While many had already joined the recent exodus of investors from PIMCO funds, some financial advisors said they could see investors pulling more money from the bond shop following the news this morning that Bill Gross would leave PIMCO after 43 years to join Janus Capital Group. The fifth largest fund family, PIMCO currently has $519 billion in retail assets, according to Morningstar. Other advisors said this clears the deck for PIMCO to make amends to investors and right the ship.
Advisors’ knee-jerk reaction will be to sell PIMCO funds, said Alan Rosenfield, managing director of Harmony Asset Management in Scottsdale, Ariz. “Bill Gross has been the public image of Pimco for some time, with him gone, the immediate reaction is the brains are gone. They will have to prove their depth, which will take time.”
Gross and PIMCO have been hit with negative headlines this year, starting when Mohamed El-Erian stepped down as the firm’s CEO and co-chief investment officer in March. The announcement triggered a wave of stories about El-Erian’s departure and his relationship with Gross.
PIMCO’s Total Return Bond Fund was the world’s largest mutual fund for many years, amassing $18 billion in new assets in 2012, according to Morningstar. But in May 2013, the fund started bleeding assets following poor performance. August marked the 16th straight month of withdrawals, with $3.9 billion in outflows during the month. Year-to-date through Sept. 25, the fund returned 3.59 percent, Morningstar says.
And just this week, reports surfaced of an investigation by the Securities and Exchange Commission into the inflated returns of PIMCO’s Total Return ETF, run by Gross.
Some advisors believe Gross’ move could have lasting negative effects on the firm; some have already started to withdraw assets.
“It is not good for PIMCO by any measure,” said David Maurice, vice president at Carrier, Maurice & Webb Wealth Advisors in Johnson City, Tenn, who has a significant portion of his clients’ bond portfolio in PIMCO. “They will lose market share although it’s too soon to say that we will participate in redemptions driven by this.”
“Any objective advisor would not be fooled by Mr.
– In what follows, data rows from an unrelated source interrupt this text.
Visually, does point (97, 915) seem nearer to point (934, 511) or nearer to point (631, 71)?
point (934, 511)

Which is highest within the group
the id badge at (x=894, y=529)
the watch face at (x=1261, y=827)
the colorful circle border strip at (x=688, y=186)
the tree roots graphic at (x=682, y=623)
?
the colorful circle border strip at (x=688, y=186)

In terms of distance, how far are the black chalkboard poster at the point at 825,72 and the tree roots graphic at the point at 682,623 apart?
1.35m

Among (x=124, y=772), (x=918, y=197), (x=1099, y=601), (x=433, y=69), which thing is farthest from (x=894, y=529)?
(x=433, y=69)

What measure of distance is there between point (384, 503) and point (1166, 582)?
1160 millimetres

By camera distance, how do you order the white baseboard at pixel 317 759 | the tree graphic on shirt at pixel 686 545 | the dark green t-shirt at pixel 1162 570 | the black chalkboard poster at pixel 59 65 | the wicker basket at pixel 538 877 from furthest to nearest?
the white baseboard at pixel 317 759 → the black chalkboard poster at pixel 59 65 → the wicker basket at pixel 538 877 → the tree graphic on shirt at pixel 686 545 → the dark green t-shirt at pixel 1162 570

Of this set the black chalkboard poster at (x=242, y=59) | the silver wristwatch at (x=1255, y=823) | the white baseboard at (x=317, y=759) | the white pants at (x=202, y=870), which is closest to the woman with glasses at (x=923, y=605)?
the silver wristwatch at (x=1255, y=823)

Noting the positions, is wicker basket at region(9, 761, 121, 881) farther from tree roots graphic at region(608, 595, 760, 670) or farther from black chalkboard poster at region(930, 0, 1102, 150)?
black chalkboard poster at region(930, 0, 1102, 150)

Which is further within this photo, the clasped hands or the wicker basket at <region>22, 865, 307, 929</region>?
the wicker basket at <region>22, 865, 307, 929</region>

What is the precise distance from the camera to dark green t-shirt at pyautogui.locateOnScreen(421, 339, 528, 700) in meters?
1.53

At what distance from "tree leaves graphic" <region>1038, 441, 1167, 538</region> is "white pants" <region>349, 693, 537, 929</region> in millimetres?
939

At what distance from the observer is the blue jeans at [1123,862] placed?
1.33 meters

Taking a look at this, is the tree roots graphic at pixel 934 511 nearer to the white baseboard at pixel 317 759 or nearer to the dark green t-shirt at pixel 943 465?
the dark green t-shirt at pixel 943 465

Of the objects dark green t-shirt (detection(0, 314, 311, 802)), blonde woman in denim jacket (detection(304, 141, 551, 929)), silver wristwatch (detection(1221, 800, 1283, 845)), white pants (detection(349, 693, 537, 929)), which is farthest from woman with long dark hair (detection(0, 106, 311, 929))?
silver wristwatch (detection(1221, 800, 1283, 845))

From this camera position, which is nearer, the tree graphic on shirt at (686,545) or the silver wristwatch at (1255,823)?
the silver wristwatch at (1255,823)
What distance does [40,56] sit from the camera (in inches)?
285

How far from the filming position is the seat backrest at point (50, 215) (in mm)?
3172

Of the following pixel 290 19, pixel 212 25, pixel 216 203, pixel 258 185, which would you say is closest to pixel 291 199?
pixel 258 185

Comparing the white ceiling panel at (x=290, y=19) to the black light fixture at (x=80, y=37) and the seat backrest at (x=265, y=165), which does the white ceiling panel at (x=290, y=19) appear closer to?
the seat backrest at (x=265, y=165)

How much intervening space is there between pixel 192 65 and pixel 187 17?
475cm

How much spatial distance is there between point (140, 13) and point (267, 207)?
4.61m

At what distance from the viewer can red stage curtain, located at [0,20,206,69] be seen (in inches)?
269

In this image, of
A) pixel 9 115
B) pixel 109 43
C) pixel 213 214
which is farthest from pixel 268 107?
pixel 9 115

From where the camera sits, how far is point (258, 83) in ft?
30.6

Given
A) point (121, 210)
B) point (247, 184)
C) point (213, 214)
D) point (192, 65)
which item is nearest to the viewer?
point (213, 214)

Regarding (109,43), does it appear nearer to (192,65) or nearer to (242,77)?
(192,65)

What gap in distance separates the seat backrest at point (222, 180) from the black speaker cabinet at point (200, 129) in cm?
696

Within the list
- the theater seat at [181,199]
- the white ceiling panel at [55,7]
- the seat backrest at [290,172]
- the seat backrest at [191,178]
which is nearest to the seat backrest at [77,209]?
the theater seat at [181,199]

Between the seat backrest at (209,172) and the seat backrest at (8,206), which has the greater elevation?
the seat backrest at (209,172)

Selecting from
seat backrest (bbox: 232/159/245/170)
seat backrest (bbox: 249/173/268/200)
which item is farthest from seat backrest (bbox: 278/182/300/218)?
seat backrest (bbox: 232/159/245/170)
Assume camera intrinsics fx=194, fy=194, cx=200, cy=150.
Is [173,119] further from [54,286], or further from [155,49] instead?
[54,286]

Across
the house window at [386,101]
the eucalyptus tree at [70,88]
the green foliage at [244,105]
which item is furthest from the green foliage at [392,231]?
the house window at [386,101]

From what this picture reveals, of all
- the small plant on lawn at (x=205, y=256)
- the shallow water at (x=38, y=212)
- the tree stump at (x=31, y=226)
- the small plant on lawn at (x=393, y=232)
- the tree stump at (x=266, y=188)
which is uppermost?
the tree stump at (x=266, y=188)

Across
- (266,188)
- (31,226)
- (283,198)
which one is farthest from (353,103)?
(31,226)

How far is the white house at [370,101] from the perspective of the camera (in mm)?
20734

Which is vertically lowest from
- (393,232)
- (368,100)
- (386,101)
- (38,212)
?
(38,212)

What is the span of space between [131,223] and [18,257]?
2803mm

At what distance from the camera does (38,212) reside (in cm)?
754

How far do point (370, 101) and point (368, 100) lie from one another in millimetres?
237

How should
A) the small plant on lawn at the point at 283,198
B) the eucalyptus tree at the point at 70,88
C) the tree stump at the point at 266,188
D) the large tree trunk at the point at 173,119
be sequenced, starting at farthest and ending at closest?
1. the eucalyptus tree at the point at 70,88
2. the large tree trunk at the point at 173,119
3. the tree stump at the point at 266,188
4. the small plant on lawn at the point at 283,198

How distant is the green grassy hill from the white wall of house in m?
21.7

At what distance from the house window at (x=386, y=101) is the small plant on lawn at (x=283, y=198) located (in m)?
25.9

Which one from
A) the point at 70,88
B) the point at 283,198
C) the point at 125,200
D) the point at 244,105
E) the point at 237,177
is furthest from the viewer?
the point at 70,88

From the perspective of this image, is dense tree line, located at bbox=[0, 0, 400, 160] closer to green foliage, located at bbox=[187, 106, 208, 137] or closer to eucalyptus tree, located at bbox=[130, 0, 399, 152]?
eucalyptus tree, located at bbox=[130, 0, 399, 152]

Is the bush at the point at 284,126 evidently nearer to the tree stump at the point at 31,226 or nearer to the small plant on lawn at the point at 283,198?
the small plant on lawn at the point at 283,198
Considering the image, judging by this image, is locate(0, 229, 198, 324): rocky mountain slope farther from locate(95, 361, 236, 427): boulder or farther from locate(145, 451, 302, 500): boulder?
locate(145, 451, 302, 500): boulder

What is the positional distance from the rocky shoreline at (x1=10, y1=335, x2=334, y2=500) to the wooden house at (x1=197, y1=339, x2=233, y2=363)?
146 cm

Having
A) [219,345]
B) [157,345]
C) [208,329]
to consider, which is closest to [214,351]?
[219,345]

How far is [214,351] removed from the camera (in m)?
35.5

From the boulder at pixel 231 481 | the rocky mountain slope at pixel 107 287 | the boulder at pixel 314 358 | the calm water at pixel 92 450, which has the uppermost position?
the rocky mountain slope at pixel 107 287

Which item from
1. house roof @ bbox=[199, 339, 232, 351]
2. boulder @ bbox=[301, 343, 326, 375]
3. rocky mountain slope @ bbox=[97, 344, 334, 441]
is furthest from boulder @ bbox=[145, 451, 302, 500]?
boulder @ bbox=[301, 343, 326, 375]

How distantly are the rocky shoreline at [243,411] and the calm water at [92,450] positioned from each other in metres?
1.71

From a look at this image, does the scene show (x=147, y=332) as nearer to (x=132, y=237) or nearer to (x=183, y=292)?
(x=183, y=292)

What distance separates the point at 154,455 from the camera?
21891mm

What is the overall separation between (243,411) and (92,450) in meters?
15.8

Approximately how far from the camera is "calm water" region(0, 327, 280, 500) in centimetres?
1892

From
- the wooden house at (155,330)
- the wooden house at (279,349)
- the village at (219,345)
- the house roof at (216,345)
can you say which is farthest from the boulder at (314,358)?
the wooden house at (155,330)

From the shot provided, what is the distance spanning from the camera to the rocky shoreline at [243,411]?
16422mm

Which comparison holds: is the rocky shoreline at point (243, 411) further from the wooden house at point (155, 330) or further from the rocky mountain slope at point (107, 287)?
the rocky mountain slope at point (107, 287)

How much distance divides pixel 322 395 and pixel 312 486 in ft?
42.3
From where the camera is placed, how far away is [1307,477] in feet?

Gross’s so-called star power,” said Douglas Stone, wealth advisor with SeaCrest Wealth Management in Medford, Ore. “For many of us, the results are what matters and clearly his fund has lacked that for some time now.”
Mark Stys, chief investment officer at WS Wealth Management in Tyson’s Corner, Va., has been pulling out of PIMCO funds over the last two to three years.
“I sit on a board and as a investment committee member overseeing the investment portfolio, I strongly encouraged the consultant to diversify away from the one-third weighting they had in PIMCO Total Return Fund,” said Lynne Kinney, principal at CKW Financial Group in Honolulu. “The allocation was foolish and an inappropriate bet on one fund’s ability to make interest rate/duration calls.”
“We exited PIMCO Total Return over a year ago, and have the other PIMCO funds on our watch list for performance issues or internal management changes, which could impact them,” said Kris Maksimovich, president of Global Wealth Advisors in Dallas.
But Maksimovich and other advisors say his departure will blow over, and ultimately be a positive thing for PIMCO.
“He, to many, is still the ‘bond king,’ and I would imagine some assets will be leaving with him,” he added. “But his staying could have also impacted PIMCO negatively after the very-publicized and vocal ‘disagreements’ between he and El-Erian, his public comments whether understood correctly or not, etc.”
“The first few days will see money outflows from the firm but eventually things will settle down as a new leader comes in,” said Jon Larsen, portfolio manager at Albion Financial Group in Salt Lake City, Utah. “A change in leadership has been needed even if it at first the biggest effect is an increased employee morale.”